> [Required work]
Set out the lines of the data below, from the line containing "In the photo provided, put" through the end of the data, as a JSON list of strings with one string per line and blank lines omitted. Leave the pictures out of your answer.

> [Data to use]
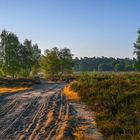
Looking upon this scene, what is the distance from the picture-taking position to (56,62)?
320ft

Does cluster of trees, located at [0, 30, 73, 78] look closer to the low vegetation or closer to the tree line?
the tree line

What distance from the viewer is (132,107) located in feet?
60.2

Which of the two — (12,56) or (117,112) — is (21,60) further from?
(117,112)

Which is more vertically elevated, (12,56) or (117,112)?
(12,56)

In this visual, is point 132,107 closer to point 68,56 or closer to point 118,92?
point 118,92

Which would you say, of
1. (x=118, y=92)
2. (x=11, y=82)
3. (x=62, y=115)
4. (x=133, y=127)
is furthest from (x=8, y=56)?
(x=133, y=127)

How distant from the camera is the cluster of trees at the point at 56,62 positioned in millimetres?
95938

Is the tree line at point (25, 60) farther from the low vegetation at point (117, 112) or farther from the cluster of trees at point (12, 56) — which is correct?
the low vegetation at point (117, 112)

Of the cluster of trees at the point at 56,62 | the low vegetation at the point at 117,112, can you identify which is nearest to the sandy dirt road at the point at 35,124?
the low vegetation at the point at 117,112

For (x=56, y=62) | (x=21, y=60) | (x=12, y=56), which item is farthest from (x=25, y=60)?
(x=56, y=62)

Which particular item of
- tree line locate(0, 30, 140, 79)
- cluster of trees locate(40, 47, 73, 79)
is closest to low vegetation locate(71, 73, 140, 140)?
tree line locate(0, 30, 140, 79)

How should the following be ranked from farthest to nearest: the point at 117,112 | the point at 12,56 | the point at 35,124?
the point at 12,56
the point at 117,112
the point at 35,124

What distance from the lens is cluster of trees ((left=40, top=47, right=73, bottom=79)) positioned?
315 ft

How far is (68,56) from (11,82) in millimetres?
49300
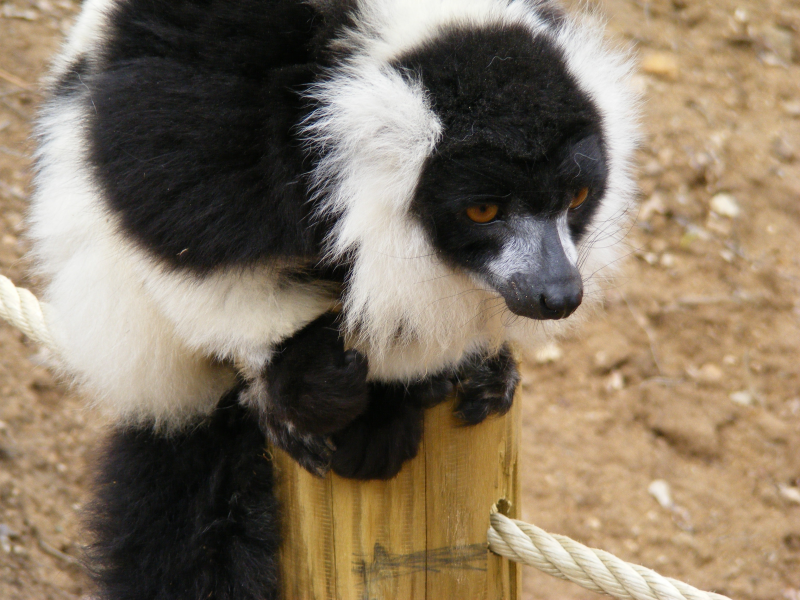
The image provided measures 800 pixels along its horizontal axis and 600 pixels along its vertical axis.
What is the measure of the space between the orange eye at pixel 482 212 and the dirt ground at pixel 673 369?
2.94 m

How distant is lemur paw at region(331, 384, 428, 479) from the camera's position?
7.14 feet

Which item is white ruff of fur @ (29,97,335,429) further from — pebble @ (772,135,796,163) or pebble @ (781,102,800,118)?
pebble @ (781,102,800,118)

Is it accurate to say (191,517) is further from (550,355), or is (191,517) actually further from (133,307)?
(550,355)

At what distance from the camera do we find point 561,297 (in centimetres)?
206

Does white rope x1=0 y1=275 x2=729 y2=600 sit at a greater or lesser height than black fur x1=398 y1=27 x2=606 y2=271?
lesser

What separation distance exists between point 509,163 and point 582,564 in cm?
118

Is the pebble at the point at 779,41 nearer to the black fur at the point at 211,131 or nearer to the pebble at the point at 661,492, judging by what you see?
the pebble at the point at 661,492

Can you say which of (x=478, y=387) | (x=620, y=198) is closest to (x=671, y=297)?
(x=620, y=198)

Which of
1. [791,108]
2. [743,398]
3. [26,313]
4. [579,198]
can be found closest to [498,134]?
[579,198]

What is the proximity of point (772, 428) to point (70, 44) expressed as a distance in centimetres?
459

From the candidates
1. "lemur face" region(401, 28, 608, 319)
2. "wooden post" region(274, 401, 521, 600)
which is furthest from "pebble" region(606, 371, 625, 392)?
"lemur face" region(401, 28, 608, 319)

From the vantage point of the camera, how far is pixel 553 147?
2.08 metres

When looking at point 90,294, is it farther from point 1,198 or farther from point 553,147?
point 1,198

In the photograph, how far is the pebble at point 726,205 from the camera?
5.67 meters
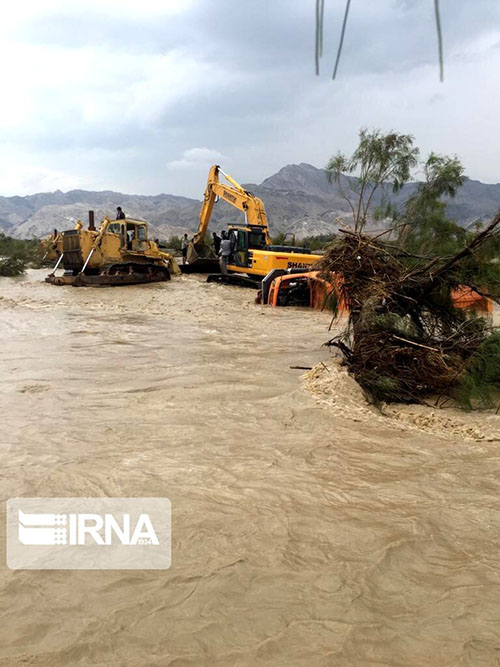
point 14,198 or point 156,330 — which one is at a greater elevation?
point 14,198

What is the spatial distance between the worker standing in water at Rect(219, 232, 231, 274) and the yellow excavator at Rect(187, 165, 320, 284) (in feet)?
0.51

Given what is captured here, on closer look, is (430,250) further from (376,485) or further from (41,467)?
(41,467)

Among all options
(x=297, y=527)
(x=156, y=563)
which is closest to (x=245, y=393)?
(x=297, y=527)

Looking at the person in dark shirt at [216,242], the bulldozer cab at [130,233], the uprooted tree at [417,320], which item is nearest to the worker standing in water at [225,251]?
the person in dark shirt at [216,242]

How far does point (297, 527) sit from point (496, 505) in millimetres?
1250

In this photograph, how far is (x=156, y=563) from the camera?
2.50m

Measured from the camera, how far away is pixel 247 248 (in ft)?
61.0

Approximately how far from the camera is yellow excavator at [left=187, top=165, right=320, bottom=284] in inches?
660

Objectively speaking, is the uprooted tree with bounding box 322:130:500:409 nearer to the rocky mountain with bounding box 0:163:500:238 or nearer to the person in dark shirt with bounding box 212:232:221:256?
the person in dark shirt with bounding box 212:232:221:256

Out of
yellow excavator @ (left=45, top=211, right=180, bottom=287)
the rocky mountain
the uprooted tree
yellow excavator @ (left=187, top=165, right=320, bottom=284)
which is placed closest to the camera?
the uprooted tree

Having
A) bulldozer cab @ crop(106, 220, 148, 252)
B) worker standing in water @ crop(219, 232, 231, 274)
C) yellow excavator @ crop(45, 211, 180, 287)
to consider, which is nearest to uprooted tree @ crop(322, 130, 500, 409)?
worker standing in water @ crop(219, 232, 231, 274)

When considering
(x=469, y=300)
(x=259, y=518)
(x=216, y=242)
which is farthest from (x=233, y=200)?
(x=259, y=518)

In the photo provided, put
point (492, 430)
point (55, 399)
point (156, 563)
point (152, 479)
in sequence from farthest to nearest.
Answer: point (55, 399)
point (492, 430)
point (152, 479)
point (156, 563)

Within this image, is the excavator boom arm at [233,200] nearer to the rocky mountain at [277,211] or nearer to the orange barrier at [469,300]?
the orange barrier at [469,300]
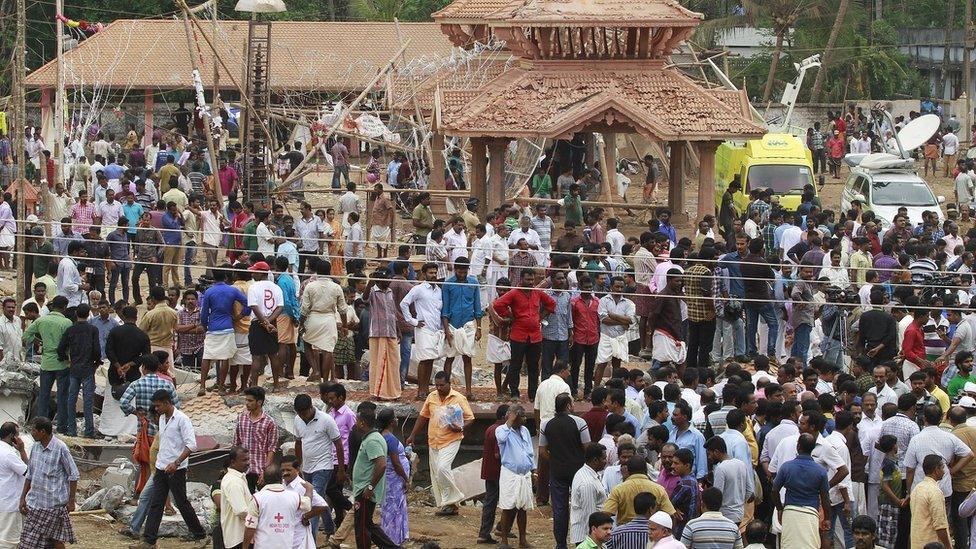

> [Written response]
[
  "In the photo provided, put",
  "point (492, 430)",
  "point (55, 399)",
  "point (156, 563)",
  "point (152, 479)",
  "in sequence from farthest to nearest.",
  "Answer: point (55, 399)",
  "point (492, 430)",
  "point (152, 479)",
  "point (156, 563)",
  "Within this image, is the excavator boom arm at [233,200] nearer to the rocky mountain at [277,211] or nearer to the orange barrier at [469,300]?",
  "the orange barrier at [469,300]"
]